Although the Tron filing has received a lot of attention, it’s important to note that this is not the only crypto ETF product that Canary Capital seeks to launch in the US. The asset manager has filed applications for several crypto-based ETFs with the SEC, looking to take advantage of the opportunities created by the onset of a friendlier crypto climate in the country.
Canary Capital seems determined to expand its range of crypto-related services, submitting applications for ETFs tied to Solana (SOL), XRP, Sui (SUI), Pudgy Penguins (PENGU), and Hedera (HBAR).
Quick intro into Tron
Since a spot TRX ETF might be just around the corner, it’s worth finding out more about the asset it’s going to hold.
TRX is the native crypto of the TRON blockchain and was established in 2017 by Justin Sun. Initially, Tron was an Ethereum-based ERC-20 token and transitioned to its proprietary blockchain in 2018. The Tron network served as a decentralized content distribution platform, but later expanded its functions, integrating smart contracts, stablecoin issuance, and decentralized application (dApp) capabilities, and being supported by a delegated proof-of-stake (DPoS) consensus protocol.

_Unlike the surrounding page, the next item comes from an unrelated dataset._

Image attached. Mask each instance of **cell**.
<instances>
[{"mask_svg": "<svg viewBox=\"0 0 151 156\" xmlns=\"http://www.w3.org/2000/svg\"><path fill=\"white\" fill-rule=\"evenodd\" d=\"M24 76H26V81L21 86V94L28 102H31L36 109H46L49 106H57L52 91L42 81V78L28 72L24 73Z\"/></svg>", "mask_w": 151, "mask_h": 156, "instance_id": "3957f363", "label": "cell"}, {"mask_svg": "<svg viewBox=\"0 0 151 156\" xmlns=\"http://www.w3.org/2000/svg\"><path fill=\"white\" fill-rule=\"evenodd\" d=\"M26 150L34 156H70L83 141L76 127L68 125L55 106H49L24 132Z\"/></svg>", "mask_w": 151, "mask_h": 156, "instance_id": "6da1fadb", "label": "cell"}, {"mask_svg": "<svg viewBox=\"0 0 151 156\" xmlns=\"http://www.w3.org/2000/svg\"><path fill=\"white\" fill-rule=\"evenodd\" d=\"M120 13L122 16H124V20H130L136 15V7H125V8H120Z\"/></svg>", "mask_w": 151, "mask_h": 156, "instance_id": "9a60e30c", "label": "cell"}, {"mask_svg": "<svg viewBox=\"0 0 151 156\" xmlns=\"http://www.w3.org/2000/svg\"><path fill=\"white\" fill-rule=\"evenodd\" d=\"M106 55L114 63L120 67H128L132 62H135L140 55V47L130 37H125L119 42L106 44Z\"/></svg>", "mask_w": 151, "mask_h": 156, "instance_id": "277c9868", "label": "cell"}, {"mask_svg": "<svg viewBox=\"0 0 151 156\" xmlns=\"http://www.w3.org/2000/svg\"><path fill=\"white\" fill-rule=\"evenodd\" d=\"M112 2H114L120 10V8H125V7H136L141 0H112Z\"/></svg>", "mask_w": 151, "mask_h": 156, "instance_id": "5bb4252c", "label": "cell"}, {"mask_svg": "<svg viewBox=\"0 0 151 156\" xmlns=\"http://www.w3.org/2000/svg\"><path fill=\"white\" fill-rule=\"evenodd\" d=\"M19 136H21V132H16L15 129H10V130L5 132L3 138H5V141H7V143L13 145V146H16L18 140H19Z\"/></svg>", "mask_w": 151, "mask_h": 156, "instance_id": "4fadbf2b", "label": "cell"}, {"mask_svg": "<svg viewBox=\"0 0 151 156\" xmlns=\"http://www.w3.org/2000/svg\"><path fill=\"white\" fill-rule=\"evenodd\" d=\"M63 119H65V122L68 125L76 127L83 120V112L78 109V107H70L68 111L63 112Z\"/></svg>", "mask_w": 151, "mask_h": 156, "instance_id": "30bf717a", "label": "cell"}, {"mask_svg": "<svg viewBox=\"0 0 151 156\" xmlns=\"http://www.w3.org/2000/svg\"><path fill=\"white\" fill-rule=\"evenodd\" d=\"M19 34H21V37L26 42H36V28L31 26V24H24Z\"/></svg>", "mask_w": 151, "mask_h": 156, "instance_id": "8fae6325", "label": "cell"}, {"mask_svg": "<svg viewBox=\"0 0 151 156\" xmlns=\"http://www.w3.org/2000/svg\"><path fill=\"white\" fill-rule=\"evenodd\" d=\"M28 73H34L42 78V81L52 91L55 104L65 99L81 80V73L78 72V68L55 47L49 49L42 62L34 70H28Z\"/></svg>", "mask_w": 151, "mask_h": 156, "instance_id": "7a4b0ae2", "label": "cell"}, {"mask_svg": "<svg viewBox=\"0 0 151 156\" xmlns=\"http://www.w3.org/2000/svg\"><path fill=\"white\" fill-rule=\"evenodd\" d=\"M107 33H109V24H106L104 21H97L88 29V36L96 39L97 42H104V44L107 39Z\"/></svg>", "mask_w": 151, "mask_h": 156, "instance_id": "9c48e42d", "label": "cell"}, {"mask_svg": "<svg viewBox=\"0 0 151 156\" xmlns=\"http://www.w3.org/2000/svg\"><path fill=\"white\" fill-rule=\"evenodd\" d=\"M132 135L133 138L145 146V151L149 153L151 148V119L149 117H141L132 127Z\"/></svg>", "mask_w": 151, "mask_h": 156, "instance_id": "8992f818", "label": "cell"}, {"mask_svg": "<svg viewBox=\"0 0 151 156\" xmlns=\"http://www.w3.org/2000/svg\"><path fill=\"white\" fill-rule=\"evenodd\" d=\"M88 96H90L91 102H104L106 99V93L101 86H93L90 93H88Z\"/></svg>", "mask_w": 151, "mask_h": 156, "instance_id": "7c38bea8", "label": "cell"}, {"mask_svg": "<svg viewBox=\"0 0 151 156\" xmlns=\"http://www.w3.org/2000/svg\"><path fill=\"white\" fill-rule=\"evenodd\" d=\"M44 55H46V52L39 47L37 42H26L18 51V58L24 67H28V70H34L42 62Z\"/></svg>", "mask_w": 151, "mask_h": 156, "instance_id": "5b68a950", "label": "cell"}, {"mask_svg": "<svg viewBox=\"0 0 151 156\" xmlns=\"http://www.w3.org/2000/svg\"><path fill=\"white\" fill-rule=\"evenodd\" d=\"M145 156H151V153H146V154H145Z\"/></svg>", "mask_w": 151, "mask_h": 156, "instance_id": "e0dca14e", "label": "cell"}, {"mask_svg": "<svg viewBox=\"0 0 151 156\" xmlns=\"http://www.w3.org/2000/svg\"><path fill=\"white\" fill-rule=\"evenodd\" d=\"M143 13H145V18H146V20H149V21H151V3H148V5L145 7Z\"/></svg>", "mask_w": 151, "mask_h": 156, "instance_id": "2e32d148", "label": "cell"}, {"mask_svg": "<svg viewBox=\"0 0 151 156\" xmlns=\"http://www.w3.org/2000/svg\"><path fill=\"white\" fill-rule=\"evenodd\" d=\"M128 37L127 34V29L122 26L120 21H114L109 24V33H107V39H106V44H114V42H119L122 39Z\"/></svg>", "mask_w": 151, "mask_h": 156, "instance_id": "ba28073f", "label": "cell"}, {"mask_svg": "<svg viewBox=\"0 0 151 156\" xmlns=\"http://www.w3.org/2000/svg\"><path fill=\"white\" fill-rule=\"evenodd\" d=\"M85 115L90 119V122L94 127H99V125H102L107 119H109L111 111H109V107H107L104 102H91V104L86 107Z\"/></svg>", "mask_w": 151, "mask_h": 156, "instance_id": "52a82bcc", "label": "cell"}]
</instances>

In 2021, Tron became a fully decentralized project, being governed by a decentralized autonomous organization (DAO). Today, Tron is one of the most popular blockchain platforms available, with a user base exceeding 100 million and a registered total of over 3.4 billion transactions. One of its most noteworthy achievements is hosting the largest circulating supply of USD Tether (USDT) stablecoins.
Other features that make Tron stand out in the market is the minimal or inexistent transactions fees – through the Gas Free service – and the ability to process 2000 transactions per second, which make it an attractive option for stablecoin holders.
The TRX token currently ranks 10th in the crypto market, with a trade price of $0.276825 and market cap of $26.26B at press time.
Chances of approval
With applications for spot crypto ETFs related to different altcoins coming from all sides lately, market insiders are naturally wondering about the odds of a spot Tron ETF receiving the stamp of approval from the SEC. Experts seem to be rather optimistic in this regard,
The launch of spot Bitcoin and Ether ETFs gives reasons to believe that the approval of other altcoin-based spot ETFs is not such a far-fetched prospect. The proposal also comes at a very opportune time, when the winds of change are sweeping across the US crypto landscape.
US regulators appear to be much more lenient these days with regard to digital assets than they were under the Biden administration, when the crypto crackdown started, catching many companies in the crosshairs, with enforcement measures and lawsuits piling up against them. With Trump’s return to the White House and the departure of Chair Gary Gensler, the SEC has been shifting its position on crypto, moving from regulation by enforcement to proactive rulemaking.
As a result, the commission decided to put an end to several high-profile lawsuits against major names in the crypto industry, such as Ripple and Coinbase. Under the new administration, the agency’s focus falls on developing more comprehensive and clear regulations for crypto assets that could lay the groundwork for a more supportive environment that promotes collaboration and innovation.
On the other hand, Tron is not the only asset waiting to get the green light for spot ETFs, and it’s certainly not the largest. Solana and Ripple are both in a much better position than Tron and, therefore, are more likely to obtain a positive response.
Moreover, the inclusion of the staking feature might also pose an obstacle for receiving consent, as the SEC has previously been reluctant to allow such features in ETFs.
Final thoughts
In anticipation of SEC’s response to Canary Capital’s application for a spot TRX ETF, we can only conclude that the growing institutional interest in crypto products represents a sign of market maturation, bringing more legitimacy to the industry and highlighting prospects for further growth.